■ **Zu erledigen**
• A. Welche Länder nennt der Interviewauszug über Sonderschulen?
• B. Setze den Interviewauszug über Sonderschulen im Anschluss an seinen letzten Satz fort.

■ **Textauszug**
▼

Felten: Die Sonderschule ist für viele Kinder ein wichtiger
Schutz- und Entwicklungsraum, zumindest in bestimmten Phasen. Die UN-Konvention
hatte keineswegs die Absicht, hochspezialisierte Förderinstitutionen
abzuschaffen. Sie wollte vielmehr jedem Kind, egal welcher Behinderung, seinen
Anspruch auf guten Unterricht in der öffentlichen Schule garantieren. Denn in
manchen Ländern, etwa auch Frankreich, waren tausende behinderter Kinder vom
Schulbesuch ausgeschlossen, sie wurden zu Hause gehalten, in der Landarbeit
beschäftigt. In Deutschland und auch Österreich zählen die Sonderschulen aber
zum öffentlichen Schulangebot, als Zweig mit besonderem Unterstützungspotenzial
und spezieller Lehrerexpertise. Und man sollte jedem Kind den jeweils
sinnvollsten Förderort gönnen.
STANDARD: Ihre Lösung haben Sie in Ihrer Schulkolumne auf
"Zeit Online" so umrissen: "So viel Integration wie möglich,
aber so viel Separation wie nötig." Was heißt das?

▲

Gespeicherte Einträge
▼

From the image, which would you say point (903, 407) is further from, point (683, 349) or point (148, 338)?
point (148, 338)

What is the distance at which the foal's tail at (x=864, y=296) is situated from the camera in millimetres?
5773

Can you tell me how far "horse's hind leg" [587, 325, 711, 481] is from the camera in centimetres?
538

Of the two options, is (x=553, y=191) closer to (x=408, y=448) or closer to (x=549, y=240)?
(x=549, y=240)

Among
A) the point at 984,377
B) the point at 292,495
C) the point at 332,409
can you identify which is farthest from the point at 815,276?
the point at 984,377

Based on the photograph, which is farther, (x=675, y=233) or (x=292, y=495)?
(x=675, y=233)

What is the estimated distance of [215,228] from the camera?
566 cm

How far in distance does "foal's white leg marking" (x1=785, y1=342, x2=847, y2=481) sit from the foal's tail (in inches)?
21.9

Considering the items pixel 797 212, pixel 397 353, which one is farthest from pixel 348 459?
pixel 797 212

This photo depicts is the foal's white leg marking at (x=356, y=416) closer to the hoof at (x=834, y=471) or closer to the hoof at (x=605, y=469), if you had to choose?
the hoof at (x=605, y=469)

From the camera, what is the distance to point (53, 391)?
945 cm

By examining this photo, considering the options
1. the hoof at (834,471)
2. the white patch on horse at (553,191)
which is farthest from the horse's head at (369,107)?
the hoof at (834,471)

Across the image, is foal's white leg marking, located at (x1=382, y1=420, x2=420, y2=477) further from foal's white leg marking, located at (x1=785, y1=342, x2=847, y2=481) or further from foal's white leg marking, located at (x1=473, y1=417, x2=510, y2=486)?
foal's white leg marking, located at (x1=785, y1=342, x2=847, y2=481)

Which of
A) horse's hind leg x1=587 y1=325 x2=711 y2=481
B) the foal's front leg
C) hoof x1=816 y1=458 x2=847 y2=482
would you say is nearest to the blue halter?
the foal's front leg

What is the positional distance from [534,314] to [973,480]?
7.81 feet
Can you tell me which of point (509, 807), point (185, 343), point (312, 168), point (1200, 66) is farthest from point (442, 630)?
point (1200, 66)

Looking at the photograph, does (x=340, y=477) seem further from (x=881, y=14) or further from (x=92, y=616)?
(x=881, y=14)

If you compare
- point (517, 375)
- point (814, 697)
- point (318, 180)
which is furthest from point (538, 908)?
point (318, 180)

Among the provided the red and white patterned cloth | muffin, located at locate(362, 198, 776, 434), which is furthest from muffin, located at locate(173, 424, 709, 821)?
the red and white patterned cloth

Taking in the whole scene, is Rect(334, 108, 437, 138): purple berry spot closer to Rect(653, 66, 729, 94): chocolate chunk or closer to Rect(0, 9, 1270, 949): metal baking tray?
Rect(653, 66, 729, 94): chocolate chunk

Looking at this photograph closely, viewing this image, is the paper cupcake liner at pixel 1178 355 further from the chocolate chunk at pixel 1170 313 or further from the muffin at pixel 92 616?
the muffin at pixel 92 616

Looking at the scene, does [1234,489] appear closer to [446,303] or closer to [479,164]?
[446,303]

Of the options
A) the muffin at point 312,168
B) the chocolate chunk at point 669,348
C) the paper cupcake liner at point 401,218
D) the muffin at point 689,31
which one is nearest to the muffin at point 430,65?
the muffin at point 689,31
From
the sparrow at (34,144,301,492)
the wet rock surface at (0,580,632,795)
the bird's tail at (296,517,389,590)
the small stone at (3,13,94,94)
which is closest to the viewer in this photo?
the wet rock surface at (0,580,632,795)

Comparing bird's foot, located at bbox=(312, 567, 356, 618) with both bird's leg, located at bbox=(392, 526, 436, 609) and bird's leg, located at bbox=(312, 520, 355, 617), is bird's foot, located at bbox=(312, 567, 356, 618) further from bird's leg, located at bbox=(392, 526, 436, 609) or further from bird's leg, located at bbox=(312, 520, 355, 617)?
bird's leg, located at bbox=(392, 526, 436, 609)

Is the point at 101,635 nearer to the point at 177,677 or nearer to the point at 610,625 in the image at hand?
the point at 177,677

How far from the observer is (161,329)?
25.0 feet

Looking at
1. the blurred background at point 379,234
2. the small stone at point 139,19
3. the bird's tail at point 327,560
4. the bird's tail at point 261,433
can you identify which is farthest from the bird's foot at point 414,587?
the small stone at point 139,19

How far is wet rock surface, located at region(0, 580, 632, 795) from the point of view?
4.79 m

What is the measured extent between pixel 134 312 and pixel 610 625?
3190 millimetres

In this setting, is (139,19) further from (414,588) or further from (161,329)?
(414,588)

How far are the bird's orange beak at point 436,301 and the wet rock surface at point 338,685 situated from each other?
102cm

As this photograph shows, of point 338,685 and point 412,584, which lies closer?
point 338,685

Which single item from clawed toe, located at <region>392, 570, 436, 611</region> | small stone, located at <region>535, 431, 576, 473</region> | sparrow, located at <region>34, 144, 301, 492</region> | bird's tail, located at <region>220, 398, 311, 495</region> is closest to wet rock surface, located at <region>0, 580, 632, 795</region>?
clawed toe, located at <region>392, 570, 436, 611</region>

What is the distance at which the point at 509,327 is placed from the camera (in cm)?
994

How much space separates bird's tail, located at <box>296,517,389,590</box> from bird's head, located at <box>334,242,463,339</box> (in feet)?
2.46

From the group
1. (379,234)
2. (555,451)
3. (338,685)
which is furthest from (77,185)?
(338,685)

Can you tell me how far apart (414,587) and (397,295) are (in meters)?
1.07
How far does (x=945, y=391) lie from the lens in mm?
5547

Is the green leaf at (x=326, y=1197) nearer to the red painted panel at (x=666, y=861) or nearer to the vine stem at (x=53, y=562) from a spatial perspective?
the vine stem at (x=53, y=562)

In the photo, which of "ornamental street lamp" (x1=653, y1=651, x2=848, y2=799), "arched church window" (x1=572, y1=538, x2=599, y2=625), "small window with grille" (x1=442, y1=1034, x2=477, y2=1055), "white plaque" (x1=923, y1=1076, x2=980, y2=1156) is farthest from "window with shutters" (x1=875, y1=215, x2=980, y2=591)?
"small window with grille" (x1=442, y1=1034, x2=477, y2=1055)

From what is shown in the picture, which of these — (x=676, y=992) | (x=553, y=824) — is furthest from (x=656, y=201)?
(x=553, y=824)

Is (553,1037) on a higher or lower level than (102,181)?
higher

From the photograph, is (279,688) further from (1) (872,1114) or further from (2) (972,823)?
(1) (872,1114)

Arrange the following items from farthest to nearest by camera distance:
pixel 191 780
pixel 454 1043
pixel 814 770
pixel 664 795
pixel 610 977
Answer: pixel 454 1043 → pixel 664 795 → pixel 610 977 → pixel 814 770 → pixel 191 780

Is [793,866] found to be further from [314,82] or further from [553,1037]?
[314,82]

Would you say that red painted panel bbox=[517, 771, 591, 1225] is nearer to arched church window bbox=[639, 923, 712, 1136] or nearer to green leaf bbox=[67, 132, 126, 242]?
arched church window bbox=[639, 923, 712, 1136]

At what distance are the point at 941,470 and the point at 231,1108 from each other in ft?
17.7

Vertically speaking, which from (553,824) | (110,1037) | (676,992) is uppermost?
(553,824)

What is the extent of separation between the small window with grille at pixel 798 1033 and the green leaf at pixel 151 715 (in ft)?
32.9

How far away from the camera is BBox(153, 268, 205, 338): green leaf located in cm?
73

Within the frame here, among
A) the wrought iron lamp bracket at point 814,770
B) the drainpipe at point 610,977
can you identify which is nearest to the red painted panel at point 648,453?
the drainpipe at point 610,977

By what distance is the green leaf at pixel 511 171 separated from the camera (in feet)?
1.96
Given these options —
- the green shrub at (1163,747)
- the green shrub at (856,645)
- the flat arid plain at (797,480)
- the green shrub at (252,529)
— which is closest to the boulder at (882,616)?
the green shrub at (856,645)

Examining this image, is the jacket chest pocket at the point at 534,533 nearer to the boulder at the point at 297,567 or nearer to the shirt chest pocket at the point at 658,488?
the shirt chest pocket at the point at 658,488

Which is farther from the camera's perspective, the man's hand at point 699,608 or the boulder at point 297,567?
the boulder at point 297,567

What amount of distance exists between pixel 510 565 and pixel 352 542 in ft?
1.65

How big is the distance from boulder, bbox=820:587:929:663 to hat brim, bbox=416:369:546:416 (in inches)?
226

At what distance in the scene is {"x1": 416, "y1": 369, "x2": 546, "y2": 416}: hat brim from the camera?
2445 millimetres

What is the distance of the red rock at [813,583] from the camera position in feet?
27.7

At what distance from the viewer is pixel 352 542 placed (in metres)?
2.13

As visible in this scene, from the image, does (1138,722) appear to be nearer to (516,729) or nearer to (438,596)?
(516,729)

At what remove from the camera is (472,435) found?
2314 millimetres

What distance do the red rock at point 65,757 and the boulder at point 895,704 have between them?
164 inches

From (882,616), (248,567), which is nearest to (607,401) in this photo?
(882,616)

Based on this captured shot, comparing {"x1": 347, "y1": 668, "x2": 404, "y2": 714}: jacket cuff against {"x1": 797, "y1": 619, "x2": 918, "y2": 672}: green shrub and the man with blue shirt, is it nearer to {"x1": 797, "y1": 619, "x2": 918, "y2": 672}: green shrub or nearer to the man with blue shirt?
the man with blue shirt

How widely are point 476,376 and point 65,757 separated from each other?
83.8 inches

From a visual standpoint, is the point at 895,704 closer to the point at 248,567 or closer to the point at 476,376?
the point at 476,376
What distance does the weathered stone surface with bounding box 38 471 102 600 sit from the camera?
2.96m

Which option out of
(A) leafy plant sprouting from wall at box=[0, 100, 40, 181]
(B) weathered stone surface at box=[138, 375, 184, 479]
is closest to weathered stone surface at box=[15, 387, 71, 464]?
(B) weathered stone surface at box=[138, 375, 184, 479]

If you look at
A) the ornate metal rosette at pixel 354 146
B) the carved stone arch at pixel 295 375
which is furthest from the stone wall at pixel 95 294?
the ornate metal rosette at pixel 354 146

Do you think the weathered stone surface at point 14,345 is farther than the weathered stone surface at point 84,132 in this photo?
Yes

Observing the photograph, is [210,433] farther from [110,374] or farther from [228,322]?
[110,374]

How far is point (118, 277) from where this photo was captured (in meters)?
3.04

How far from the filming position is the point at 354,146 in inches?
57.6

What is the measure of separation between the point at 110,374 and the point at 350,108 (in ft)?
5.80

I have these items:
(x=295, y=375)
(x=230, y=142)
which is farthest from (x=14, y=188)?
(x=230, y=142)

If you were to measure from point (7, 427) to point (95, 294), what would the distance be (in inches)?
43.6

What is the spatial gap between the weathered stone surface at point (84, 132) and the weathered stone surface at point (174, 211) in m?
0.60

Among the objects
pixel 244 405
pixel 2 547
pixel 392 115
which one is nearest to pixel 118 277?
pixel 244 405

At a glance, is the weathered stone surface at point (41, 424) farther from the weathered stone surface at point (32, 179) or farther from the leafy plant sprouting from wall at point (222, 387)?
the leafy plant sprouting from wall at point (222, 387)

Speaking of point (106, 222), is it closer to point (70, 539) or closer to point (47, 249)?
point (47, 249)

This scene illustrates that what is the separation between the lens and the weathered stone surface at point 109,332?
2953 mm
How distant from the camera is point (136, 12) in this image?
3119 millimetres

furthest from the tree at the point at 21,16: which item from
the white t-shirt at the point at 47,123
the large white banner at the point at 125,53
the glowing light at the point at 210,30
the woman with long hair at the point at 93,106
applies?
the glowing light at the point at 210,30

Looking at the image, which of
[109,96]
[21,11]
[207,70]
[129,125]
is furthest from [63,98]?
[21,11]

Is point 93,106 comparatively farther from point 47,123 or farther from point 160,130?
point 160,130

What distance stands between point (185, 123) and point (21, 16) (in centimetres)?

▲

■ **Lösungen**
• A. Frankreich, Deutschland, Österreich

• B.
Felten: In manchen Fällen macht gemeinsames Lernen Sinn, in
anderen sind zeitweise getrennte Wege förderlicher. Auch der renommierte
Sonderpädagoge Otto Speck plädiert für ein dual-inklusives Schulsystem, also
ein zweigleisiges Denken: Es gibt ein Regelschulwesen, das wird ergänzt durch
Spezialschulen oder -klassen als zeitweiligen besonderen Förderort, und
zwischen diesen Säulen schafft man möglichst viel Durchlässigkeit und
Verbindung, Offenheit und Flexibilität. Aber dazu muss man die Lehrkräfte
wieder stärker pädagogisch schulen, die verbreitete Selbstlerneuphorie gehörig
zurückfahren. Es wurden schon Schüler als geistig behindert gemeldet, aber dann
stellte der Fachmann fest: Das Kind hat keineswegs biologische Einschränkungen
– die Lehrkraft teilt jedoch nur noch Arbeitsblätter aus und erklärt nichts
mehr, und es kommt einfach nicht damit zurecht, sich den Stoff selbstgesteuert
aneignen zu müssen. Tatsächlich könnten geschulte Regellehrer manch leichtere,
früh und rechtzeitig erkannte Lernbehinderung oder auch Verhaltensstörung
auffangen. Mit inklusiven Klassen wiederum gibt es dann gute Erfahrungen, wenn
sie kleiner sind als gewöhnliche und wenn ständig ein Sonderpädagoge
mitarbeitet. Auch an gut ausgestatteten Schwerpunktschulen kann Inklusion
funktionieren, zumindest in der Grundschule. Aber jede Behinderungsart an jeder
Schule, das ist unbezahlbar – und hätte auch seine Risiken.
Michael Felten (geb. 1951),
seit 1981 Gymnasiallehrer für Mathematik und Kunst in Köln, Lehrbeauftragter an
der Pädagogischen Hochschule Heidelberg, publizierte 2017 "Die
Inklusionsfalle. Wie eine gut gemeinte Idee unser Bildungssystem
ruiniert".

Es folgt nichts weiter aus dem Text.